- _TEXT FOR ANALYSIS_:
The healing power of ‘shrooms’

Life and direction on a farm, outside the village of Haenertsburg, went alternative with the arrival of Peter Roux-Nel in March 2016.

HAENERTSBURG – Home owner Louise Claassen was a personal friend of Peter who hailed from Mokopane. When Peter (68) arrived at Louise’s home for some soup, she knew he was terminally ill. Peter had secondary liver cancer. Louise, together with two other women, nursed Peter until he died on the farm a month later.

Louise Claassen who looked after her terminally ill friend.

The house, once a hangar that housed two Piper Navajo aircraft, was ingeniously converted by partner Gary Wilkinson into a spacious home with huge glass windows to let in an almost 360 degree panoramic view of the village and the Iron Crown Mountain.

Peter, who had neither wife nor children, bequeathed his estate to establish a clinic for natural remedies to cure a host of potentially fatal diseases. The Peter Roux-Nel Trust was formed with three trustees of whom Louise is one of them. The trust has already begun with a mushroom project to be registered as Spores for Life.

- _DATA LISTING_:

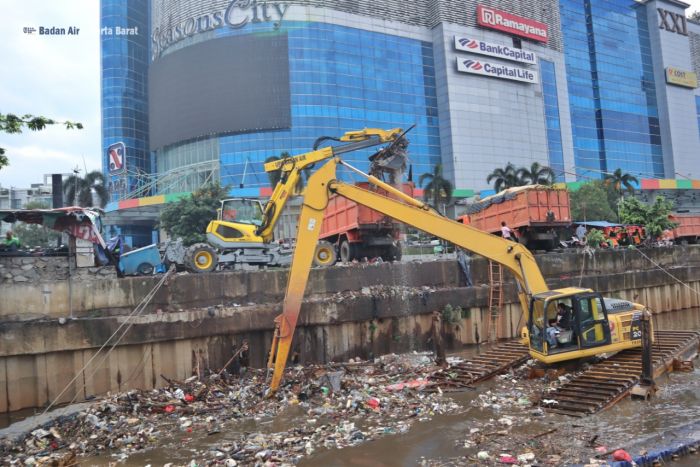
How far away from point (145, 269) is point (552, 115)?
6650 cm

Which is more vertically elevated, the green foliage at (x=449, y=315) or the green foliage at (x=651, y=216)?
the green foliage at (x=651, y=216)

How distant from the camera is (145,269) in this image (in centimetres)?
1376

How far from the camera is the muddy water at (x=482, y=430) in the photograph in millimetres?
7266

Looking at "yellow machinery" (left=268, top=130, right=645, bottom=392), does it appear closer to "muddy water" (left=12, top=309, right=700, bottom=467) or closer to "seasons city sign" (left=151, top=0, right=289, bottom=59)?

--

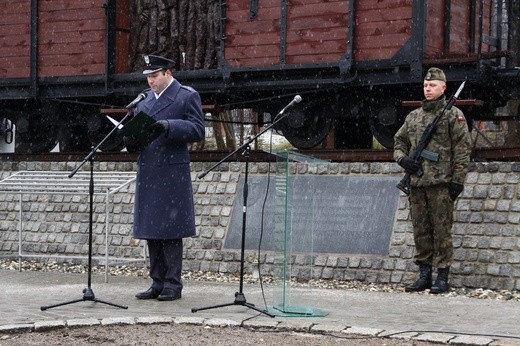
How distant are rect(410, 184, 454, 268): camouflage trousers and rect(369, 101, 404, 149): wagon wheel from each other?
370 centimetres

- _ACTIVITIES_:
1. List every person named by full name in the article about the Haenertsburg farm.
2. Write the next part of the article about the Haenertsburg farm and the Peter Roux-Nel Trust, picking up after its final sentence.

- _NUMBERED ANSWERS_:
1. Peter Roux-Nel, Louise Claassen, Gary Wilkinson

2.
Certain mushrooms are known to be medicinally beneficial. There is no academic research available in Western medicine, but the health benefits of mushrooms were noted ages ago in both Chinese and Japanese traditional medicine writings.

Both culinary and medicinal mushrooms will be produced. Currently oyster mushrooms are looking good in one of the greenhouses. There are king, grey and blue oyster mushrooms with pink oyster mushrooms being introduced soon. The process takes four weeks with two of those weeks waiting for colonisation. The interior has to be kept humid and wet with a moderate temperature. Gas heating is used in winter to keep the temperature up.

The mushrooms being cultivated for medicinal use are Shitake, Reishi, Maitake, Turkey Tail and Lion’s Mane.

Shitake, Maitake and Lion’s Mane also have culinary uses whereas Reishi and Turkey Tail, with their corky taste, are strictly for medicinal purposes. These mushrooms grow on oak chips and are dried for medicinal use. Louise says that mushroom tea with a dash of honey is ideal. The mushrooms have to be heated as this breaks down the cells to release the medicinal properties.

Oyster mushrooms in the greenhouse.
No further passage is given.